- Question courte
Dans l'extrait sur la fabrication du wax, quel nom donne-t-on à l'étape où le lavage du tissu dans un bassin provoque des craquelures ?

- Extrait de page

....

[Couture] Épisode 2 de La Saga du Wax : Les secrets de fabrication

Comme nous l’avons vu dans le premier épisode de cette Saga consacrée au wax, bien qu’il soit appelé tissu africain, le wax vient de l’Île de Java et a ensuite conquis le cœur de l’Afrique de l’Ouest et du Centre. Le génie des industriels et des commerçants a participé au succès de ce tissu qui a évidemment évolué à la fois dans sa technique de fabrication et dans ses motifs pour séduire les Africains. Avant tout, il est essentiel de connaître les différentes étapes du procédé de fabrication pour le comprendre.

Les étapes de la fabrication du wax

Dans son livre intitulé Wax & Co. Anthologie des tissus imprimés d’Afrique, Anne Grosfilley résume le procédé de teinture du wax en six étapes fondamentales. La transformation d’une cotonnade blanchie nécessite au total une vingtaine d’opérations qui demandent plusieurs lavages et séchages. Les motifs sont, en fait, obtenus par le biais de réserve de cire qui résistent à la teinture. Anne Grosfilley prend comme exemple la fabrication du wax ABC.

Étape 1

On imprime sur les deux faces d’une toile de coton blanchie une couche de résine. Il s’agit en fait du dessin en négatif qui est gravé sur les rouleaux d’impression en cuivre. Le dessin est donc blanc, non recouvert de résine.

Étape 2

Le coton est ensuite trempé dans un bain de couleur. Le dessin, non protégé par la résine, est alors teint sur les deux faces. C’est ce que l’on appelle le print.

Étape 3

On lave le tissu dans un bassin, ce qui provoque des craquelures. La résine s’élimine partiellement, ce qui crée de nouvelles plages partielles où la couleur pourra s’infiltrer. On appelle cette étape le cracking.

Étape 4

On applique les couleurs à l’aide d’un tampon, appelé block, sur une seule face de l’étoffe. La couleur qui pénètre le tissu apparaît avec éclat sur l’autre côté.

Étape 5

On supprime la résine sur les deux faces. Cette étape révèle l’effet veiné obtenu par cracking dans le fond du dessin.

....

- Données fournies
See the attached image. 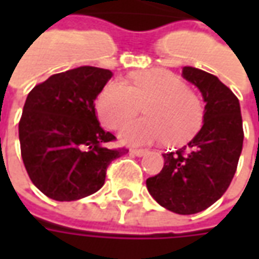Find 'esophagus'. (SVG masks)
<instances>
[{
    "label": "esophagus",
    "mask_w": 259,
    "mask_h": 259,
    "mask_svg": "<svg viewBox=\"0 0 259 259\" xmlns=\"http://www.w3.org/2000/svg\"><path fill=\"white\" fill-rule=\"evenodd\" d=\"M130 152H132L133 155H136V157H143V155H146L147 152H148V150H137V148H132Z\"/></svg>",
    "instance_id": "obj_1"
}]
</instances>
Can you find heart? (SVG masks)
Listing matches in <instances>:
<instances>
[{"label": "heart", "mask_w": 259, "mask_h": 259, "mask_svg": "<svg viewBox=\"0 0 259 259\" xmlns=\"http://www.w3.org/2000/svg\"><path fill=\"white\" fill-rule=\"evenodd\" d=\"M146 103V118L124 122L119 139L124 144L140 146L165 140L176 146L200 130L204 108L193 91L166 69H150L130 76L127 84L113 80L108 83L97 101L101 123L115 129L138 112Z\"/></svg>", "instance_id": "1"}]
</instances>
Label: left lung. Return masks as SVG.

....

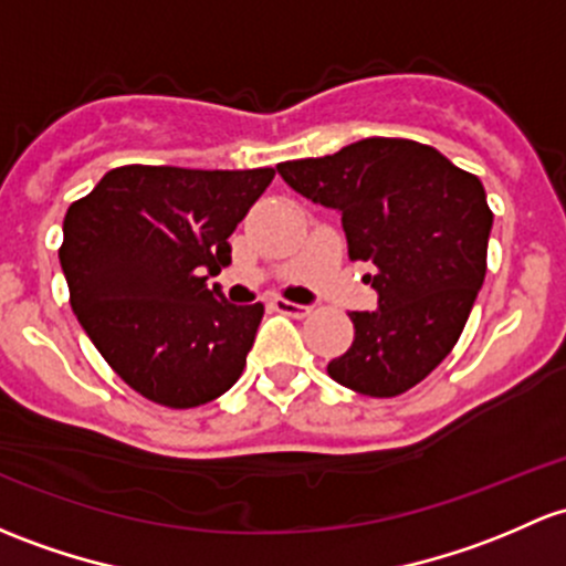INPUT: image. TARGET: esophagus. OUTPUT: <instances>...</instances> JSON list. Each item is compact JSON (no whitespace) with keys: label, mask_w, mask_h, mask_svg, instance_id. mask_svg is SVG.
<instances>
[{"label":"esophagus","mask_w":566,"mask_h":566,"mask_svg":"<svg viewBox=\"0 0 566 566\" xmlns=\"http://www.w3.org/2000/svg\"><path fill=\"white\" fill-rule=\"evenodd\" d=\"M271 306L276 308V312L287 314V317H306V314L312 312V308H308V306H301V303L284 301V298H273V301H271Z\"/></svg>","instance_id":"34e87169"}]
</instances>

....

- Réponse complète
Cette étape s'appelle le cracking.